The number of encoded bits may not exactly fill a number of bytes (nor anything bigger like longs), so there can be some extra bits at the end that do not code for anything - but they may accidentally look like valid Huffman codes. So you need something to tell you where to stop.

A BitSet doesn't remember its "exact length", and its length method ignores leading zeroes even if they are part of the data, but a BitSet plus an extra integer (long if you want) can work. Or as mentioned by Johannes Kuhn, you may prepend an extra set bit that isn't part of the actual data, that way length would work (remember to ignore the extra bit during decompression, of course).


Once we have this, we give this HashMap to another function that creates the "encodedText", this is an ArrayList that stores the encoded version of the tex, we do this by going by every char in the .txt, and adding the encoded value of that char to the "encodedText" variable (recall that the encoded value of a char is saved also as an ArrayList in a HashMap).

You should avoid creating at least the large ArrayList that represents the entire compressed data, since it will be much bigger than the actual data that it represents (it uses one Boolean per bit after all).

If you stuff the bits into bytes/integers/a BitSet while converting the characters to their encoded values, there is no "temporary expansion" anymore.

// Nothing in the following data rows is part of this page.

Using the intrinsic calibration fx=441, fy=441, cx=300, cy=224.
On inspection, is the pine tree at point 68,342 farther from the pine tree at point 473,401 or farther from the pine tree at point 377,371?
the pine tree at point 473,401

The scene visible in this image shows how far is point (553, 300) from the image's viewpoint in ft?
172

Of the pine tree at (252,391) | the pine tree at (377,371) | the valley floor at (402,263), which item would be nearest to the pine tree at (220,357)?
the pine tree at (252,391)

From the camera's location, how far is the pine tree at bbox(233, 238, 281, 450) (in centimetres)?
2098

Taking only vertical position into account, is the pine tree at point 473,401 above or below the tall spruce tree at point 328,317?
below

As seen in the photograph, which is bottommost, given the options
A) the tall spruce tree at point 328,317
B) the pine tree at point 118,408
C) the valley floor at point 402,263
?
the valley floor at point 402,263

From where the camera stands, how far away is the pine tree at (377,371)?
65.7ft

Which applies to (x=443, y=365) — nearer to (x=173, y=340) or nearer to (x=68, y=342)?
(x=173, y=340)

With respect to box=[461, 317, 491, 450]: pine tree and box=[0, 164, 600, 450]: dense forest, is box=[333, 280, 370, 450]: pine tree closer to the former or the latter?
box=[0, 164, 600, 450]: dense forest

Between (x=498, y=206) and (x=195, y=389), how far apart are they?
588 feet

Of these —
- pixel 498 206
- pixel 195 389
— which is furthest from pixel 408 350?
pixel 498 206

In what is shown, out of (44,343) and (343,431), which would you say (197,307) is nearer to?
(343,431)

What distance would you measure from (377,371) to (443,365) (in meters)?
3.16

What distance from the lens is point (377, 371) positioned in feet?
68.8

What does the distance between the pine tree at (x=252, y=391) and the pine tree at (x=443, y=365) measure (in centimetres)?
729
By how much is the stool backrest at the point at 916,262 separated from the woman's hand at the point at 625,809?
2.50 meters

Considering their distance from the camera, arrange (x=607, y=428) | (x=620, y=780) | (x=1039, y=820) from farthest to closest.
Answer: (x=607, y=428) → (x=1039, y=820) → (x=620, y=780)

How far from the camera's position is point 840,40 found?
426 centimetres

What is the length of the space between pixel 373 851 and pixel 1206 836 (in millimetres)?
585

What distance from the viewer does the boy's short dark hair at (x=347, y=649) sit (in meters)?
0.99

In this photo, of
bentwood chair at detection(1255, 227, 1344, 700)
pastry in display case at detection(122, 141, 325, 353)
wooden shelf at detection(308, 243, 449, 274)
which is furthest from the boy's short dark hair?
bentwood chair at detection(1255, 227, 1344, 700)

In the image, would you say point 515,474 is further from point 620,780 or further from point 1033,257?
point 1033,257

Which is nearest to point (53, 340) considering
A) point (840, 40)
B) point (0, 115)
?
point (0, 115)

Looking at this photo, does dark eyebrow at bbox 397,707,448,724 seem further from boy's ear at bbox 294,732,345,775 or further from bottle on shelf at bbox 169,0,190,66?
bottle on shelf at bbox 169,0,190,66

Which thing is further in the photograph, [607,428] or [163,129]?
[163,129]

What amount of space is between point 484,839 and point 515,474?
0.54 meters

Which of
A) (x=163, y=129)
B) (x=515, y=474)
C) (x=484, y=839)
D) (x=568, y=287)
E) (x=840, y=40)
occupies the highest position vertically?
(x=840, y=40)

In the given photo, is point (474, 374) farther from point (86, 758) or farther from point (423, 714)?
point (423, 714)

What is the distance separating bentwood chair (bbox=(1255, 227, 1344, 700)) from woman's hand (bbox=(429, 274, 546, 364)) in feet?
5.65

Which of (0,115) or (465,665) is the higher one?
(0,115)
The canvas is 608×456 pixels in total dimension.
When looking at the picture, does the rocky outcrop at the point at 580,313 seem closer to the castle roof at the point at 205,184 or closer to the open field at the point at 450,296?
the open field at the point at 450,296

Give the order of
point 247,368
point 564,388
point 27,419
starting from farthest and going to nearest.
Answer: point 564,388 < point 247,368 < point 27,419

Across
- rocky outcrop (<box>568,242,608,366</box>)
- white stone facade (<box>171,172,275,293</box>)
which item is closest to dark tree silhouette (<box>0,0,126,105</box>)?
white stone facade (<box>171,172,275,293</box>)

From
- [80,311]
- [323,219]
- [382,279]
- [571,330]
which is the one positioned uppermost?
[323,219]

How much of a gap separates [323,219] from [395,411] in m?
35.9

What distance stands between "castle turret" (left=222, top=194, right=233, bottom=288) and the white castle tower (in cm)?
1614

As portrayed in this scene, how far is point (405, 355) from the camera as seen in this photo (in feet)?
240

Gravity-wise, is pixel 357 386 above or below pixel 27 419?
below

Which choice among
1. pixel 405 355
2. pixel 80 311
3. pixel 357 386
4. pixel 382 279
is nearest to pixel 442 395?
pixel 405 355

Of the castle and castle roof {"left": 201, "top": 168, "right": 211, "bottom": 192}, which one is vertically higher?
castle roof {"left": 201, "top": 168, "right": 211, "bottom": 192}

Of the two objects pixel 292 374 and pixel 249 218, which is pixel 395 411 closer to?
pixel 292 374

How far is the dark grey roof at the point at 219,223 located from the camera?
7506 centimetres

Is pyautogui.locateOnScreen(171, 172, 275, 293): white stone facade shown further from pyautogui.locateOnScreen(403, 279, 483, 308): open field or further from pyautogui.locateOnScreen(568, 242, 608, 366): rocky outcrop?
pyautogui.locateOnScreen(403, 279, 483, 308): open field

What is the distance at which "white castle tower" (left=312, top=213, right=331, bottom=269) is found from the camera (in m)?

Putting ArrayList<Boolean> and BitSet aside for the moment, if you represented your codes as pairs of integers, using one integer for the length of the code and another integer to store the bits of the code, you can efficiently encode your data without doing any bit-by-bit iteration. This limits the lengths of the codes to at most 32 (or 64 if you use long), but efficient table-based decoding requires a limit too and very long codes are not required for good compression anyway, a limit of 32 is already way into the diminishing returns, much smaller limits are common in practice (eg 16) and you'd get more out of switching to ANS as several modern compression formats have.

0
Reilas On

To quickly answer your first inquiry, in terms of how the BitSet is creating a set larger than your requested amount, this is because there is no definitive way to represent 1 bit of memory.
At this rate, even a boolean is occupying 1 byte of space, despite only needing 1 bit, arguably.
So, it appears BitSet is utilizing a long to store the values.

If this is too deviated from the required logic you're needing, you can attempt to create your own class, and implement the procedures as needed.

It depends on the how you intend to utilize the bits.

You mention the following.

I am making a program that compress .txt files, [it] is crucial for me to use BitSets intead of booleans, if anyone knows another way to manipulate single bits in java, it can also be helpful.

BitSet is essentially the class you're looking for.